▸ **Extrait à lire**
+===+
#anthologie #32 | fin du marché

À treize heures, le marché de la Libération touche à sa fin, et les marchands commencent à remballer leurs étals. Sur l’avenue Malausséna et la place Charles de Gaulle, les premiers comptoirs ferment. Au pied de l’esplanade de l’ancienne gare, enclavée entre les escaliers et les terrasses des cafés-restaurants, les commis poissonniers, le dos courbé, transportent les bacs de glace fondue et les containers débordant de déchets poissonneux, écailles brillantes, viscères entremêlées, restes putrides. Dans le ciel azur, les gabians criards tournoient en cercles flairant la charogne. Puis, dans un mouvement brusque, ils plongent vers les étals, arrachent leur pitance, et en quelques battements d’ailes, vont se poser sur la statue du Grand Charles ou sur une corniche ornée de la Gare du Sud. Là, fiérots, ils déchirent la chair morte d’un coup de bec brutal, et chient avec insolence sur la tête du Général.

Les terrasses des cafés sont déjà bondées. Des habitués pour la plupart, vendeurs ambulants, des touristes italiens et les habitants du quartier. A la Gauloise, les clients commandent les spécialités, l’assiette de l’écailler ou les linguine aux fruits de mer. Au Bonjour, on s’attable devant, des tripes, ou des farcis niçois. L’établissement fait aussi PMU et sa gérante vote RN. Chez Tintin, on déguste le fameux Pan Bagnat. Ce petit monde endosse avec entrain son couplet populaire et bout en train. «  Donne-moi un gomé », « Baîeta, on s’en va», « quel cagnard ! » ; les couleurs rouges, vertes et beiges des décors en céramique de l’ancienne Gare vibrent sous le soleil. Le bâtiment est devenu une « halle gourmande » appelée Mediterraneo et peine à attirer les foules. Les mangeurs préfèrent se sustenter à l’extérieur et dédaignent les menus chichiteux du Fooding Global.

Sur l’esplanade, les fourgonnettes des commerçants chargées s’apprêtent à quitter les lieux.  Les employés municipaux  en panoplie jaune et verte fluo arrosent le pavé souillé et poussent d’un jet d’eau puissant les détritus, feuilles flétries, fruits blettes, cœurs pourris. Les débris forment des laissées dégoulinantes que les balayeurs ramassent avec de grandes pelles métalliques. La vapeur d’eau, chargée de senteurs terrestres monte dans l’air chaud.
+===+
▸ **Informations fournies**
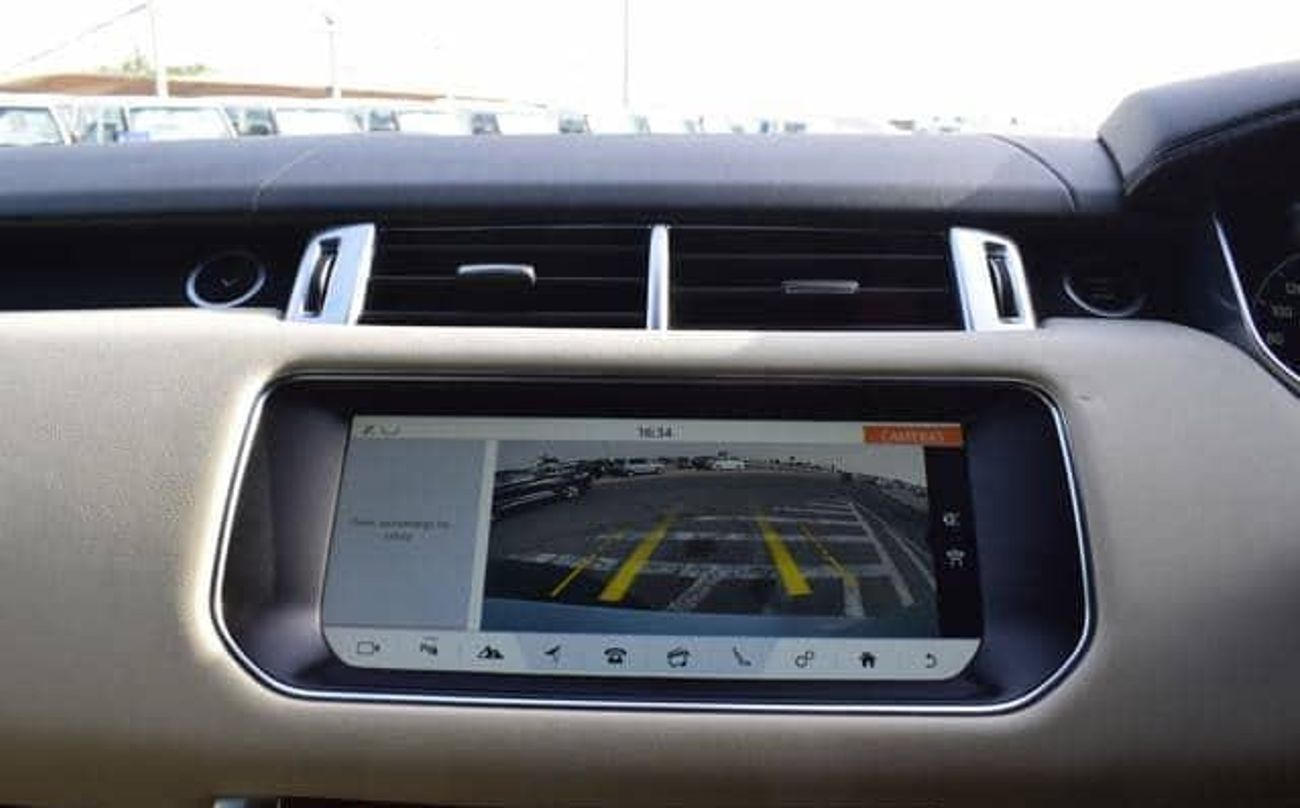 Land Rover Range Rover Sport diesel 3.0 liter ,right hand drive only for export available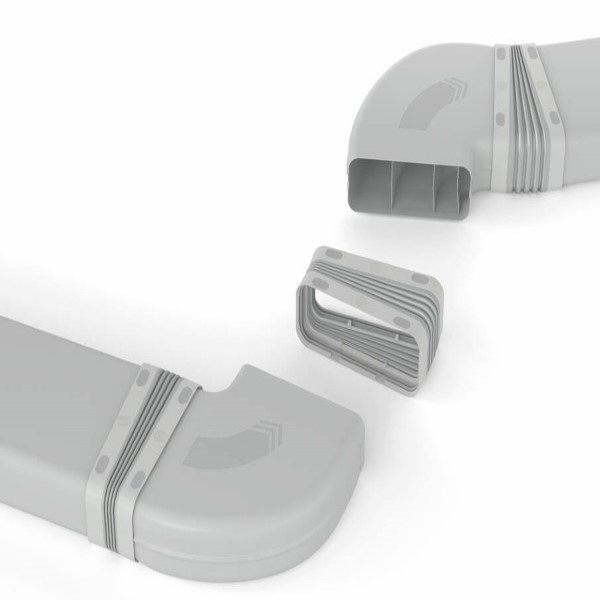 prime flow p rbh 150 buisbocht horizontaal 90 gr prime flow p rbh 150 buisbocht horizontaal 90 gr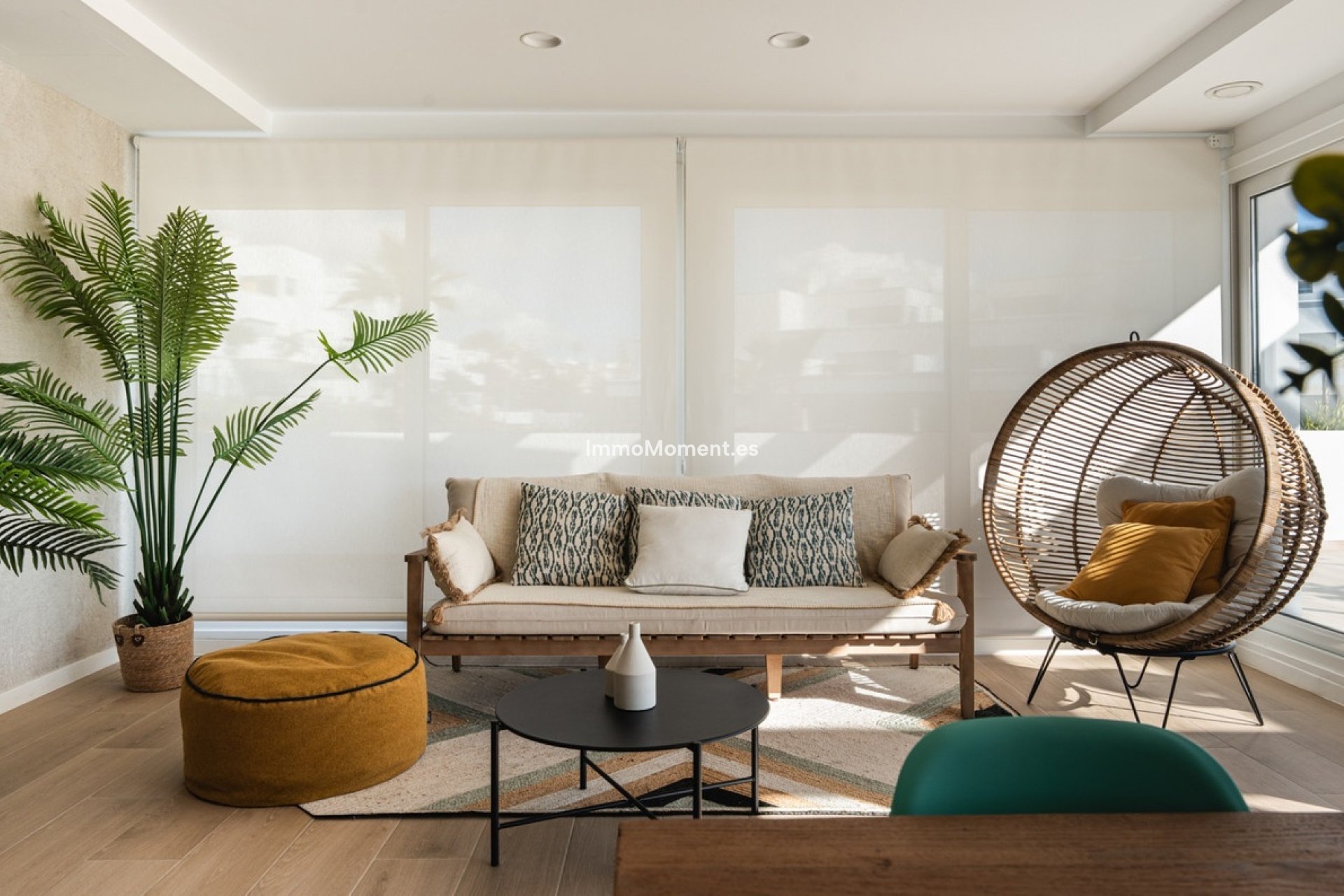 Reventa - Apartamento - Estepona  - Estepona Centro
+===+
▸ **Exercices à compléter**
**a.** Traduisez en anglais cette phrase de l'extrait sur la fin du marché : « Sur l’esplanade, les fourgonnettes des commerçants chargées s’apprêtent à quitter les lieux. »
**b.** Prolongez l'extrait sur la fin du marché au-delà de sa dernière phrase.

▸ **Réponses**
**a.** On the esplanade, the merchants' loaded vans are getting ready to leave.

**b.**
Les derniers à plier bagage sont les vendeurs ambulants de la rue Clément Roassal. En fin de marché, la rue est à l’ombre et attire les chalands tardifs. Les vendeurs de ce coin sont à la marge : des italiens, des producteurs bios hors de prix et des discounters qui écoulent leurs marchandises en grosaux sabas de la rue Trachel. C’est le coin des glaneurs, des clandestins venus de l’Italie et des clodos avinés. Une vieille dame étale à même le sol des vêtements et de souliers de seconde main. Etonnement, ses minables marchandises trouvent preneur. À quatorze heures, le camion poubelle vient clore la danse des nettoyeurs, et enlever les derniers vestiges du marché. C’est l’instant où, glissant sur le pavé gras, je m’élance, pour attraper le tramway qui se profile au bout de la rue.

A propos de Geneviève Flaven

Je suis née à Paris en 1969. En 2001 à Nice, j’ai fondé une agence de conseil en design puis suis partie à Shanghai pour développer mes activités. Le départ en Chine m’a mené vers l’écriture et la publication. Depuis mon retour en France en 2019, je me consacre à la création et à l’animation de projets collaboratifs de théâtre documentaire. Théâtre : The 99 project (http://www.the99project.net/ ) Blog : Shanghai confidential (https://shanghaiconfidential.wordpress.com/)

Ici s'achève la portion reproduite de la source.